▸ Dataset records:

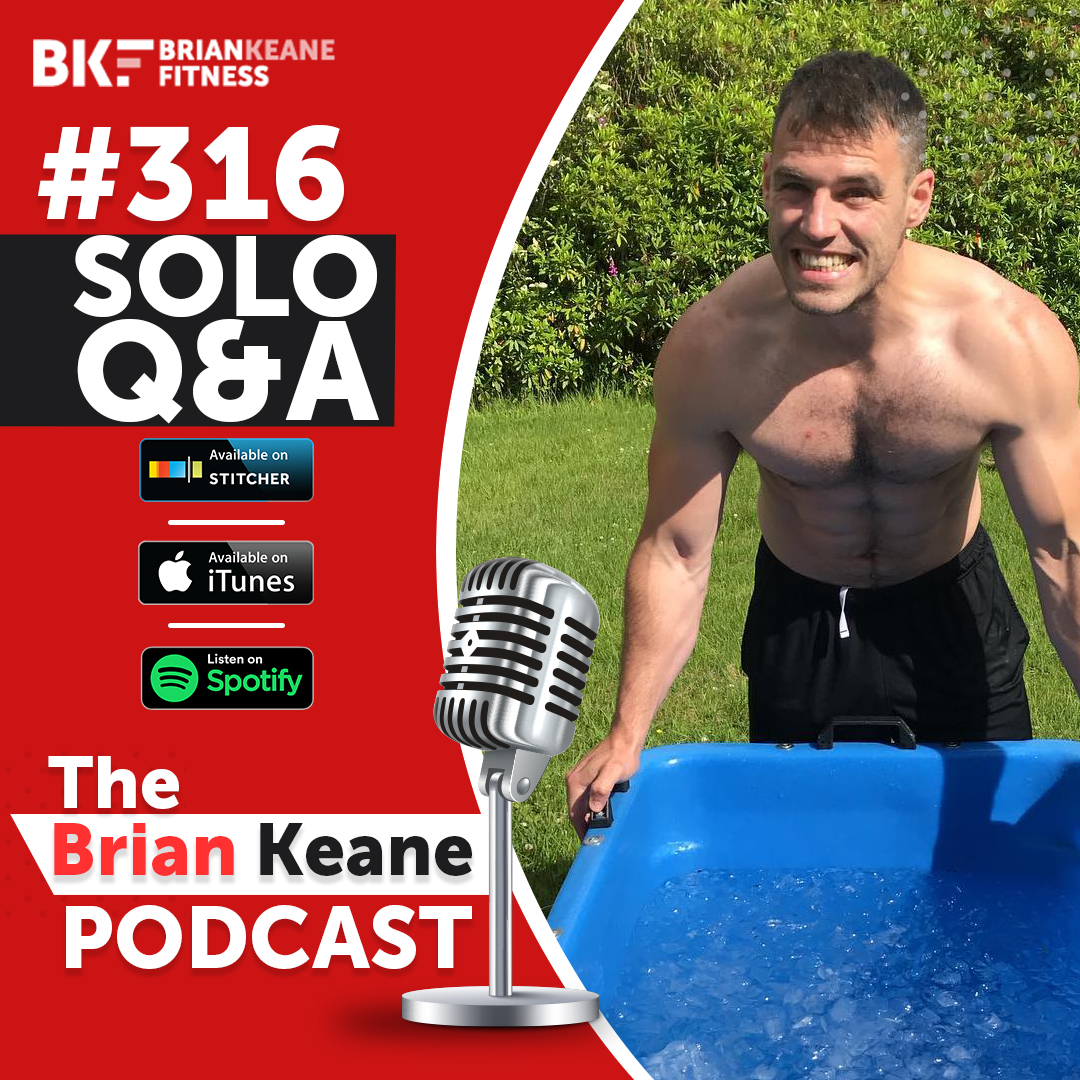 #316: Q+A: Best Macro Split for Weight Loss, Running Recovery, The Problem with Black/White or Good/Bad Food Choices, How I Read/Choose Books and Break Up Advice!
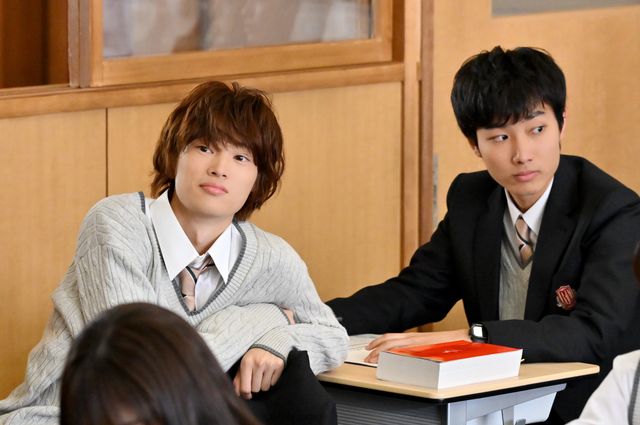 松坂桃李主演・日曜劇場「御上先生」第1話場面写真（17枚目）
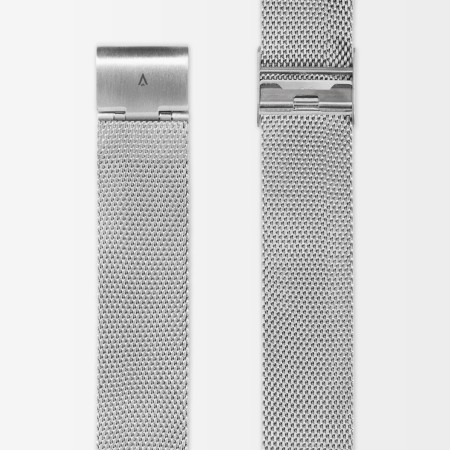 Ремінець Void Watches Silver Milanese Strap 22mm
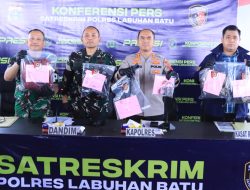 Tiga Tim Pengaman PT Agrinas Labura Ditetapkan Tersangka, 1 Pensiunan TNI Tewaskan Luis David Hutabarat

...

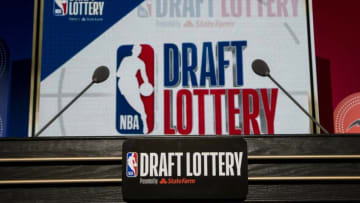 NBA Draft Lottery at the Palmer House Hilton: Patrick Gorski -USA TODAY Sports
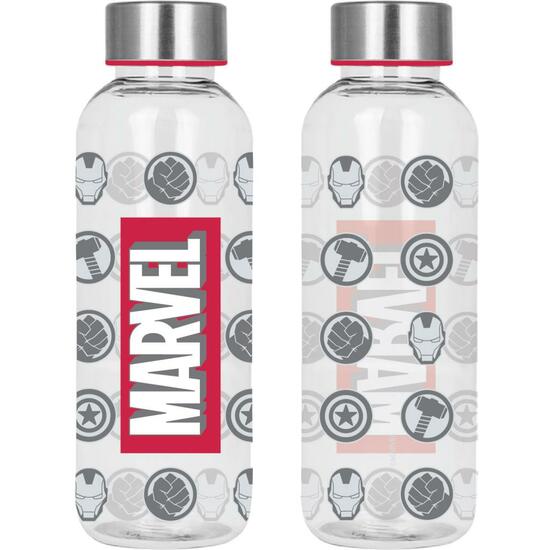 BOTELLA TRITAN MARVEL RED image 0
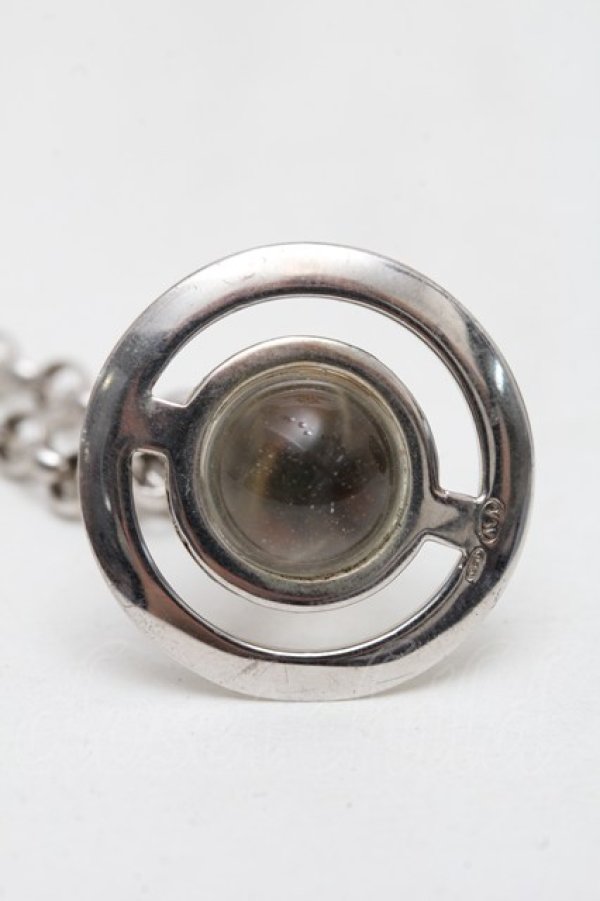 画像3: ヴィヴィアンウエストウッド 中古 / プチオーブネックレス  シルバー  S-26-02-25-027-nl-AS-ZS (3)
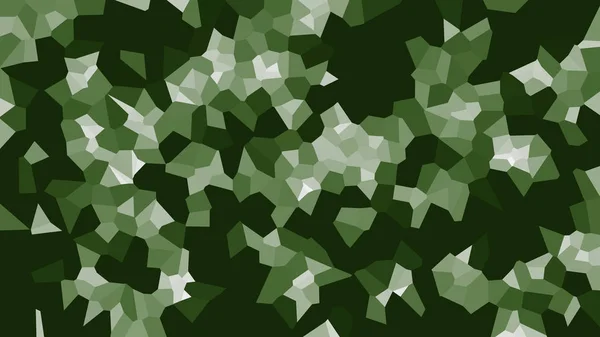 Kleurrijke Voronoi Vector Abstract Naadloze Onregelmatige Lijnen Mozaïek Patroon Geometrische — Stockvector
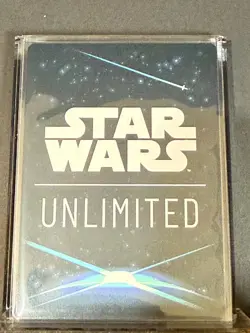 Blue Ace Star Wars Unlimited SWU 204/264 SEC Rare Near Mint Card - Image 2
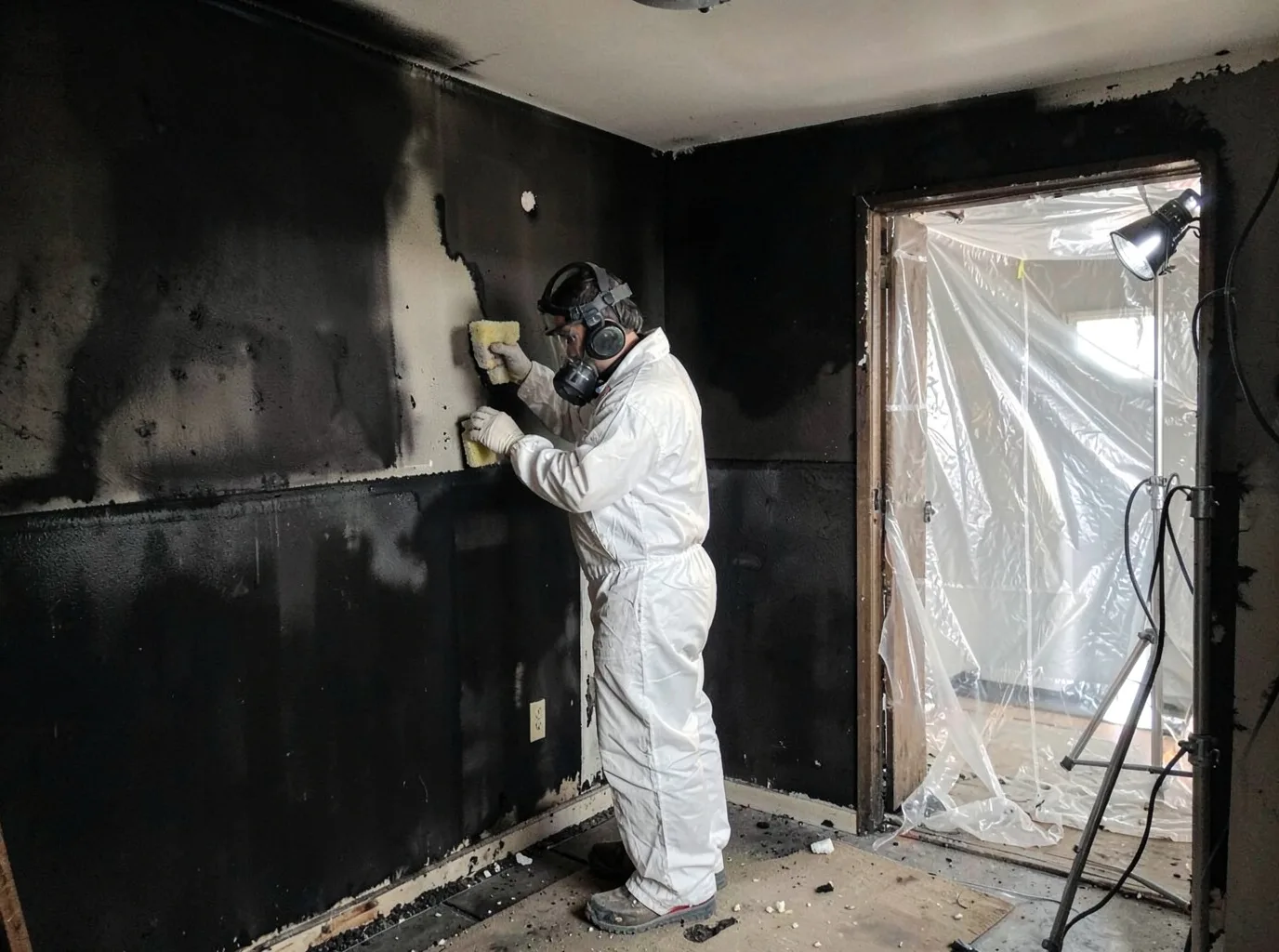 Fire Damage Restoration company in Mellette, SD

▸ Work request: Using the data above, set down each line from the line with "#316: Q+A: Best" to the line with "Tiga Tim Pengaman" exactly, both ends included, and leave the pictures behind. Nothing else belongs.

▸ Answer to this exercise:
 #316: Q+A: Best Macro Split for Weight Loss, Running Recovery, The Problem with Black/White or Good/Bad Food Choices, How I Read/Choose Books and Break Up Advice!
 松坂桃李主演・日曜劇場「御上先生」第1話場面写真（17枚目）
 Ремінець Void Watches Silver Milanese Strap 22mm
 Tiga Tim Pengaman PT Agrinas Labura Ditetapkan Tersangka, 1 Pensiunan TNI Tewaskan Luis David Hutabarat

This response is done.